**Data to use:**
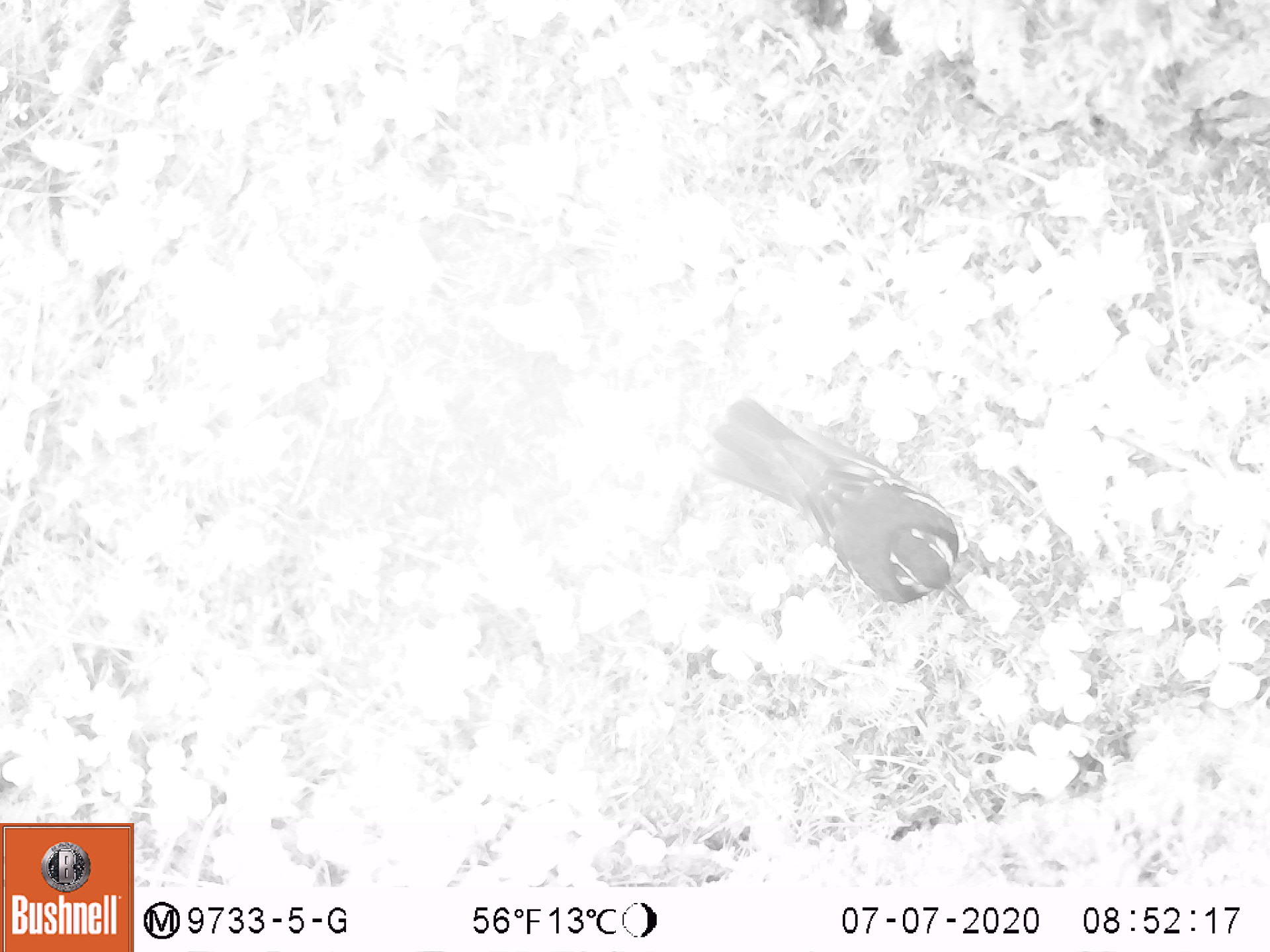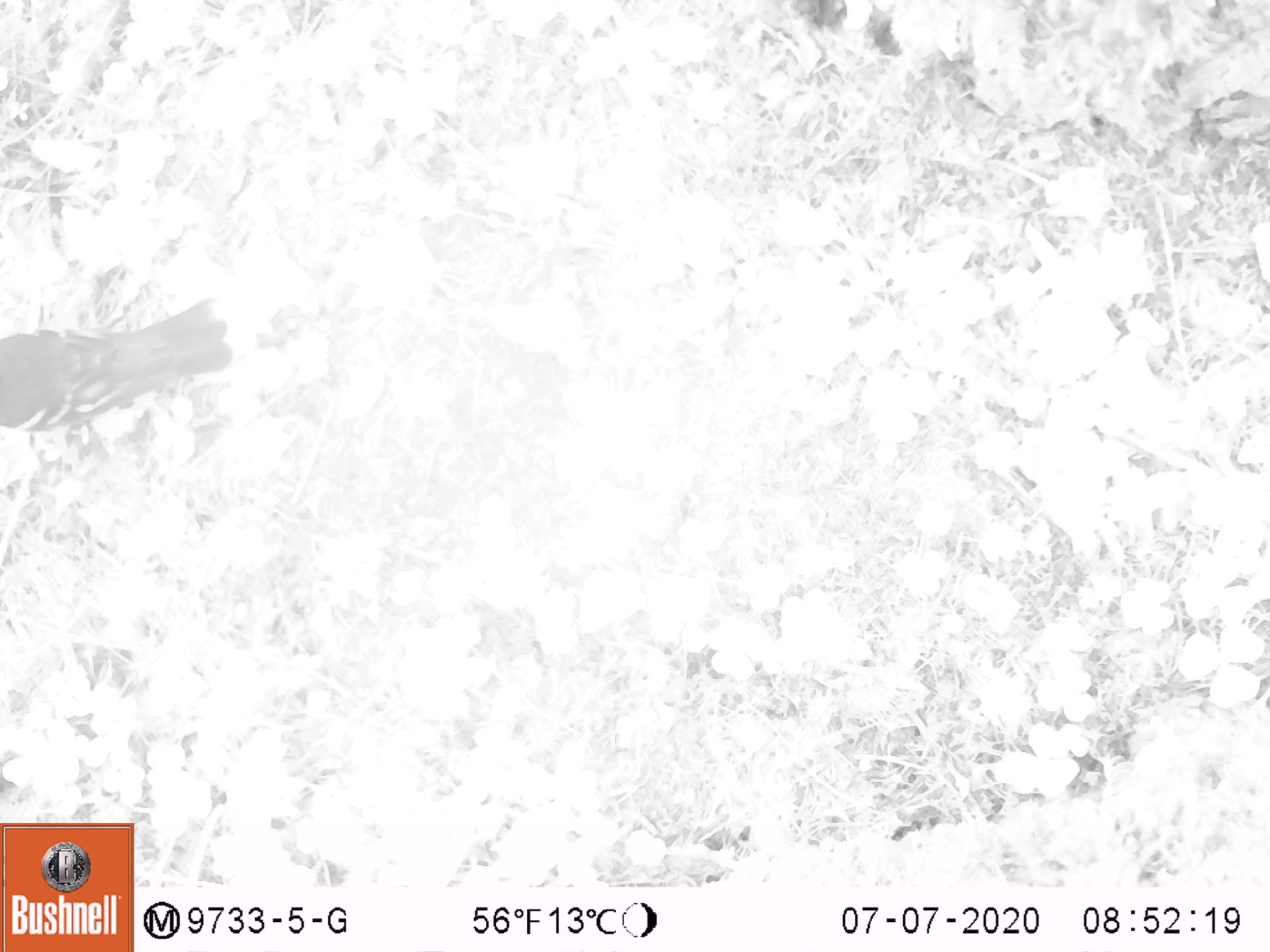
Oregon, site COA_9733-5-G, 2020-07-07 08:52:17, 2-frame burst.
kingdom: Animalia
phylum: Chordata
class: Aves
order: Passeriformes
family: Turdidae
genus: Ixoreus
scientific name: Ixoreus naevius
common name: varied thrush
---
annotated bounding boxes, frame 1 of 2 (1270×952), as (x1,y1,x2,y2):
varied thrush: (705,393,972,612)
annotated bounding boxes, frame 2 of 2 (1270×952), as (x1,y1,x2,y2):
varied thrush: (0,300,243,449)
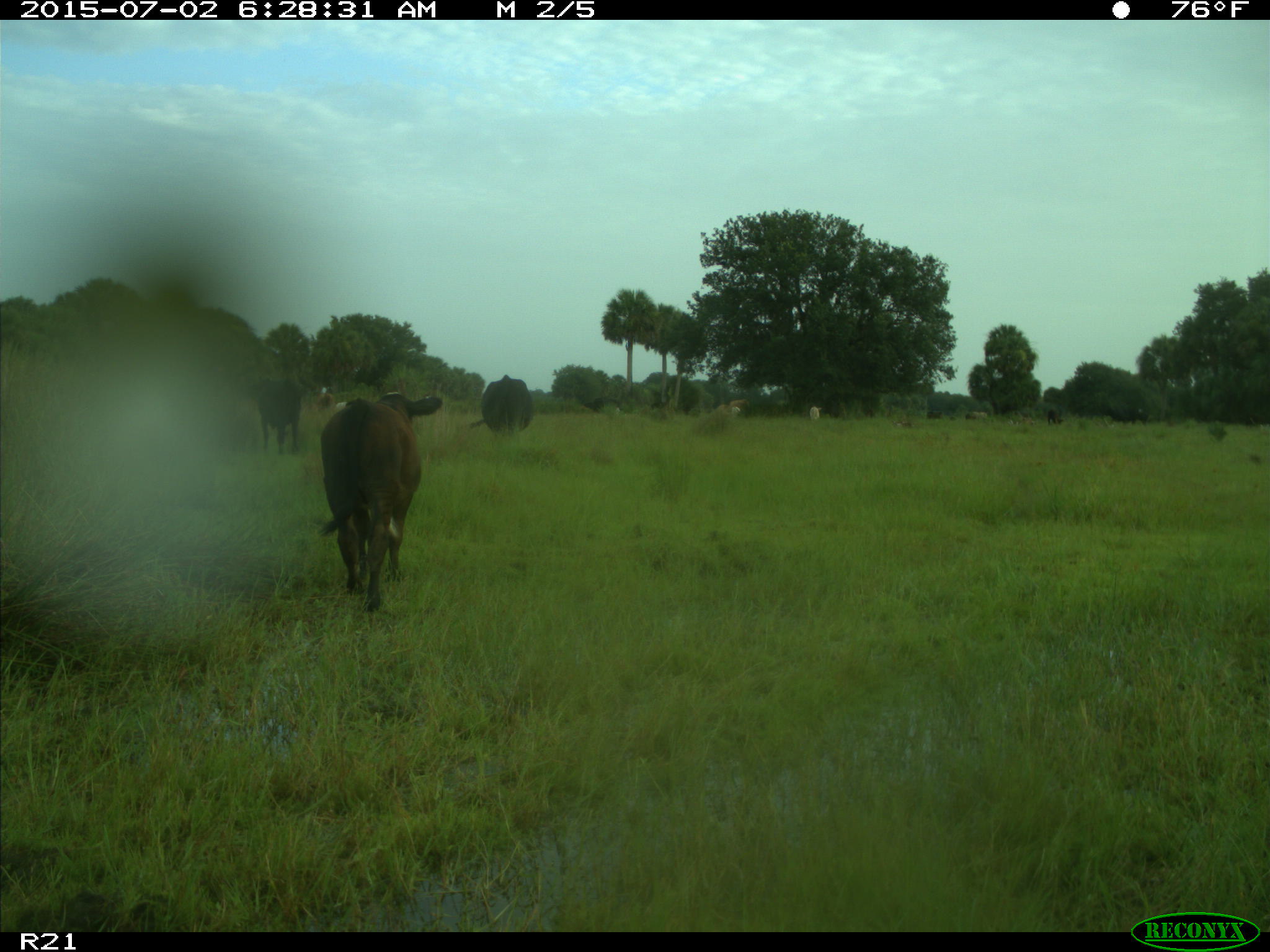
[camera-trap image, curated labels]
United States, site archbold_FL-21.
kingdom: Animalia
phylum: Chordata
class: Mammalia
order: Artiodactyla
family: Bovidae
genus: Bos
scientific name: Bos taurus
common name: domestic cow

**Work order:** Give back every record above word for word; the pictures have no place in it.

**Response for this exercise:**
Oregon, site COA_9733-5-G, 2020-07-07 08:52:17, 2-frame burst.
kingdom: Animalia
phylum: Chordata
class: Aves
order: Passeriformes
family: Turdidae
genus: Ixoreus
scientific name: Ixoreus naevius
common name: varied thrush
---
annotated bounding boxes, frame 1 of 2 (1270×952), as (x1,y1,x2,y2):
varied thrush: (705,393,972,612)
annotated bounding boxes, frame 2 of 2 (1270×952), as (x1,y1,x2,y2):
varied thrush: (0,300,243,449)
[camera-trap image, curated labels]
United States, site archbold_FL-21.
kingdom: Animalia
phylum: Chordata
class: Mammalia
order: Artiodactyla
family: Bovidae
genus: Bos
scientific name: Bos taurus
common name: domestic cow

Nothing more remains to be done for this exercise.